RisingWave and Iceberg-Rust: When Real-Time Streaming Meets Modern Data Lake

Introduction

The Apache Iceberg ecosystem is undergoing a fascinating transformation. While the Java community maintains a mature, established implementation, a parallel movement in Rust is gaining momentum, bringing opportunities to build truly efficient, scalable, and developer-friendly streaming data lakehouses. RisingWave, a streaming platform built entirely in Rust, is a main protagonist in this revolution, and its integration with Iceberg-Rust offers a compelling case study for how new implementations of the Iceberg format are changing modern data engineering.

The Origin: From icelake to Apache Iceberg Rust

The story begins well before the official launch of Apache Iceberg Rust as an Apache project.
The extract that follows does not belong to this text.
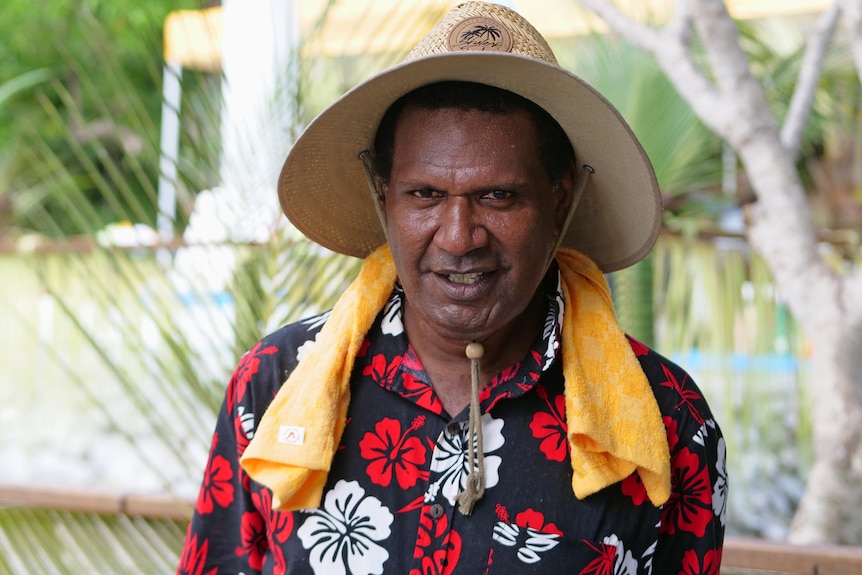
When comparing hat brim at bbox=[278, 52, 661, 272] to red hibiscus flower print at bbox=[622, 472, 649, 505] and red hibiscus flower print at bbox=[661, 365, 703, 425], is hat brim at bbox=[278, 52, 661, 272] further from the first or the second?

In 2024, a visionary developer named Xuanwo created icelake, an unofficial Rust library for interacting with Apache Iceberg. The project had potential but remained isolated.

Then, something important happened: RisingWave discovered icelake and saw its potential. The RisingWave team, led by founder and CEO Yingjun Wu, decided this was the missing piece of their puzzle. Instead of developing a competing Iceberg implementation in Rust, they decided to collaborate with the community.

Xuanwo and RisingWave contributors (including ZENOTME) integrated icelake, fixed bugs, added write support, and built a robust Iceberg sink. This collaboration perfectly embodies the open source philosophy: Community Over Code. The result? In 2024 the project was donated to the Apache Software Foundation, becoming Apache Iceberg Rust, the official project.

This was a turning point: two problems solved at once. RisingWave gained a robust, community-maintained Rust Iceberg library. The Rust community received a real-world production use case that would drive priorities, bug fixes, and the roadmap.

The Challenge RisingWave Addresses: Streaming CDC to Iceberg

It is important to understand the unique problem that RisingWave solves. When you want to stream from transactional databases (PostgreSQL, MySQL, SQL Server) to Iceberg in real-time via CDC (Change Data Capture), you face a hard challenge: how to manage row-level deletes?

Apache Iceberg offers two mechanisms:

Position Delete: Deletes by physical location (file path + row number). Extremely fast for queries, but requires knowing the row’s physical location. For streaming CDC, this means querying Iceberg for each delete, resulting in random I/O and unacceptable latency.
Equality Delete: Deletes by column value (typically primary key). More natural for CDC because you don’t need the row’s file location, only its key value. However, this creates numerous delete files, which can amplify query read cost.

Most pipelines picked one approach and accepted the tradeoffs. With iceberg-rust, RisingWave chose a novel path.

The Solution: RisingWave and Iceberg-Rust in Synergy

1. Hybrid Delete Strategy

RisingWave implements a smart strategy:

Primary keys updated multiple times in the same batch: Use Position Delete (efficient because the location is already known within the batch)
Updates/deletes outside the current batch: Use Equality Delete (a pragmatic CDC streaming choice)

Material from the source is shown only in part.